Although Dollarama has had an impressive and consistent streak of growth for more than a decade now, in the last year, it’s gained a tonne of value, as it benefits from surging inflation.
It’s not surprising to see Dollarama’s revenue grow, as inflation impacts consumers across Canada. Naturally, as their budgets are impacted, consumers will look for ways to decrease the amount of cash they need to spend on essentials, which often involves turning to discount retailers like Dollarama.
In fact, in just the last four quarters, Dollarama’s revenue has increased by roughly 17%, a significant jump for a stock with a market cap of over $23 billion, which was already earning over $4 billion in revenue each year.
However, while Dollarama’s performance over the last decade has been impressive and with the stock’s incredible performance since the start of 2022, it’s certainly possible that it could be a little expensive to buy today.
Furthermore, with inflation already subsiding this year, it’s possible that Dollarama stock could become cheaper over the next few quarters, especially if its sales take a hit as a result of a normalizing economic environment.
If the inflation rate continues to fall, will Dollarama have any short-term catalysts?
Although rapidly rising inflation has played a major role in Dollarama’s performance over the last year, the stock could still have plenty of potential both in the short and long run.

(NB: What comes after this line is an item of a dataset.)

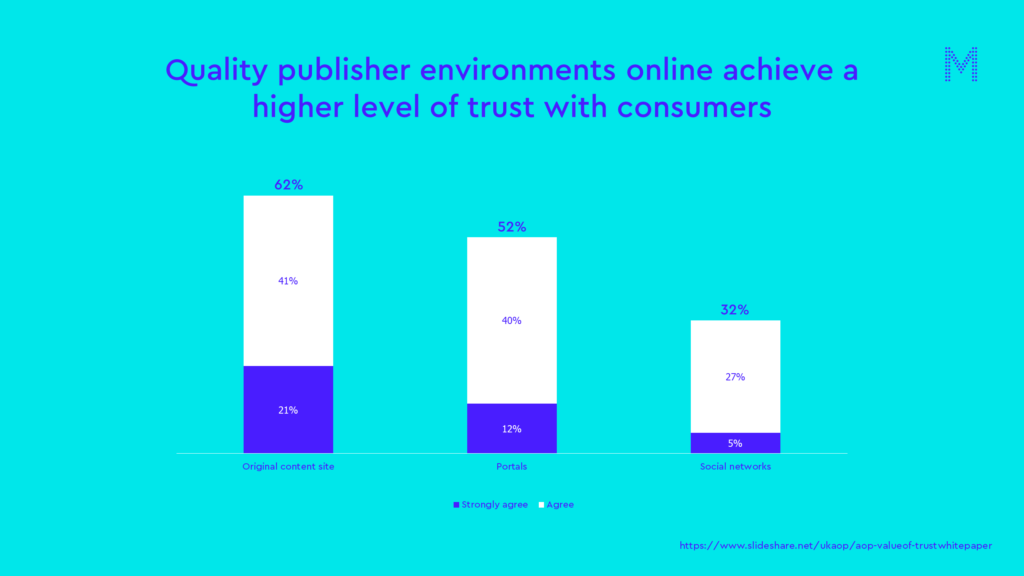 Quality publisher environments and trust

First off, while inflation did help its sales to grow significantly, it has also pushed Dollarama’s costs higher. So, as inflation falls, it’s certainly possible we could continue to see strong sales from Dollarama in addition to its profit margins improving.
Typically, even after the economic environment has improved, consumers stick to their new shopping habits. After all, the more money you can spend at discount retailers to buy essentials, the more discretionary spending you’ll have leftover, even if you get a raise to help offset the increased cost of living.
Another consideration for investors is that many economists and analysts still believe that there is a recession on the horizon. And similar to surging inflation, recessions impact the amount of money that consumers have to spend.
In fact, after the financial crisis in 2008 and 2009, Dollarama stock saw several years of consistent growth in its sales, so although inflation could be falling back to normal levels throughout 2023 if a recession was to materialize, Dollarama still has a tonne of potential to see its sales continue to grow each quarter.
After the roughly 17% growth in sales over the last year, analysts still expect Dollarama’s sales to grow another 10% this year. Furthermore, with the stock’s margins also expected to improve, its normalized earnings per share are expected to grow by over 13.5% this year as well.
Therefore, with Dollarama stock continuing to be one of the best defensive growth stocks on the market and with the stock trading at a forward price-to-earnings ratio of 26.5 times, which is only slightly above its five-year average of 24.8 times, the stock is certainly worth considering if you plan to buy and hold for years to come.